Jennifer Franks: So that is actually a really good question. And our primary focus was on the agencies responsible for responding to the SolarWinds and Microsoft Exchange Server incidents, which is why I highlighted the 23 civilian CFO at the agencies on how they responded to this and whether they did or did not potentially declare this as a major incident. We do, however, know that DoD did not declare either event as a major incident, although we didn’t really do a deep dive at any of these agencies. For that the review, like I noted it looking at the indicator of compromise through the recovery and remediation phases. We do have ongoing work at DoD, specifically under the mandate included in the fiscal year 2021 National Defense Authorization Act. And in this mandate, we are indeed looking at DoD cyber incident management and efforts to mitigate risk of future attacks. That review will come out a little bit later this year.

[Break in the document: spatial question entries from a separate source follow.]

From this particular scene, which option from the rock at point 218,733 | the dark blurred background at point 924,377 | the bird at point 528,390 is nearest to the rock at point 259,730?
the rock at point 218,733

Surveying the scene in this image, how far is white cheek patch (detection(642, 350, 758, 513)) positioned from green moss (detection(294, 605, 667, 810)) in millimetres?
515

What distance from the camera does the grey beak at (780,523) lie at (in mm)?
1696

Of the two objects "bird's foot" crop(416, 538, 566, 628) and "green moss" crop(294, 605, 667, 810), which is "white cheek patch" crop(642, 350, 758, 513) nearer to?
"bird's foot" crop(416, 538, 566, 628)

Tom Temin: And any lessons learned for the other civilian side from this, or did they pretty much go by the playbook and everything was hunky dory?
Jennifer Franks: Yeah, that’s interesting that you mentioned the playbook because that cybersecurity executive order that was issued May of last year, definitely had a cybersecurity playbook implemented in one of the action items that they are to undertake at this time. And that playbook was issued in November of 2021. But the lessons learned for this report really look at how these 23 civilian agencies categorize their lessons learned either in the positives or in the negative practices. So looking at the positive, the agencies coordinated with private sector, which is really a strong plus. And then they were able to effectively coordinate with each other, which is also really good for responding and recovering from such a high profile incident. And these efforts really didn’t lead to desirable outcomes. Specifically, agencies highlighted coordination allowed the federal government to identify this large scale SolarWinds event and then respond quickly. And it also provided increased visibility on the status of patching and then exploitation cases of the Microsoft Exchange vulnerabilities. It also again provided ways for the government to now build some trust with the private sector. So then, in the future, should another high profile event impact us, we have a way of working together collaboratively to respond to those significant incidents.

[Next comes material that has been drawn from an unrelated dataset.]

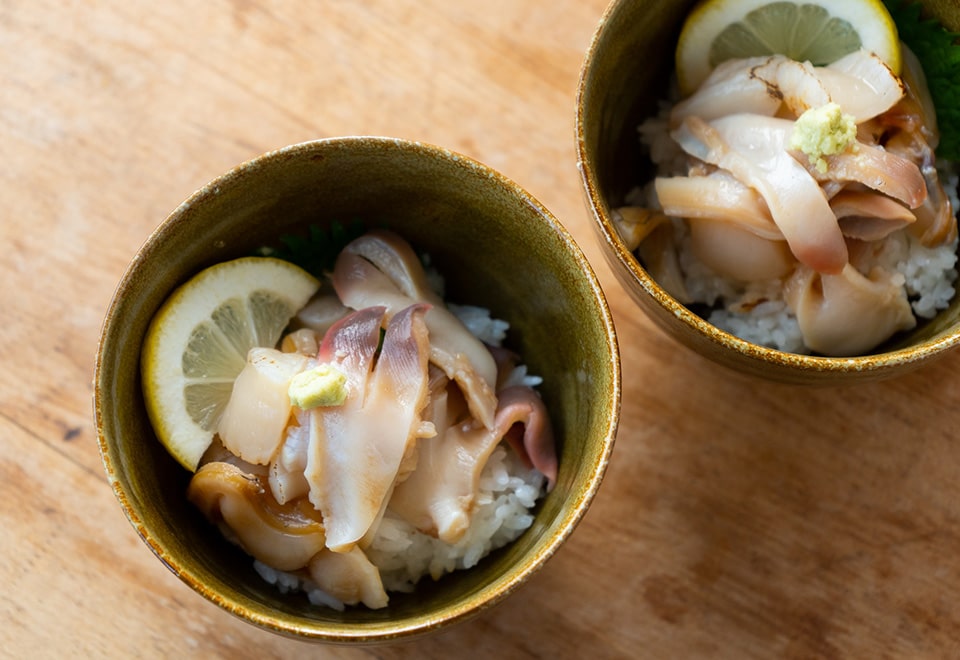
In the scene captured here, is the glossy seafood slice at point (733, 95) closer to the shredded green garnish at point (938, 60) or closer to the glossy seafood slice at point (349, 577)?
the shredded green garnish at point (938, 60)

Now for the negatives though, the federal government agencies did indeed identify some challenges or undesirable outcomes, specifically, agency classification levels became kind of difficult for agencies, given the information sharing that was desired between law enforcement, private sector and even intelligence groups. And challenges with this classification made it often difficult to communicate timely, and sometimes time consuming.

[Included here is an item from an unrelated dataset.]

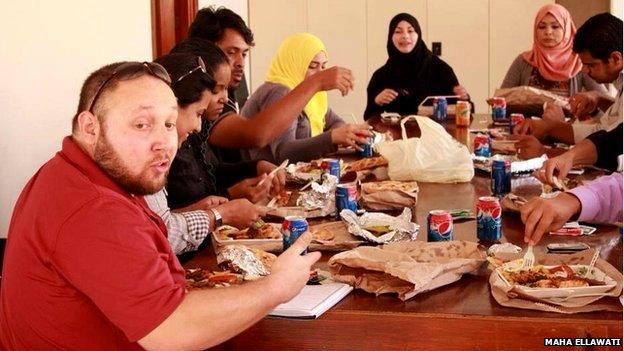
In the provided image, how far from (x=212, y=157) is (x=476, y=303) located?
179 centimetres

Tom Temin: All right now, over the years, GAO has made about 47 million cybersecurity recommendations. I’m exaggerating. Did you have any new ones this time or this was just kind of a look see? And folks, here’s some things to keep in mind type of report.
Jennifer Franks: That’s a good question. I’m gonna have to use that 47 million sometime soon. But no, we did not make any new recommendations in this particular report. The intent for the report was to be a primary descriptor regarding the incident. So really just going through what happened and that descriptive timeline from indicator compromise to recovery. From a description perspective, but we do have many, many existing recommendations out there that need to be fully implemented, which we continually highlight. And I noted the DoD work, but we have several other reviews ongoing looking at cyber incident response and federal agencies and we will definitely continue to identify areas of improvement.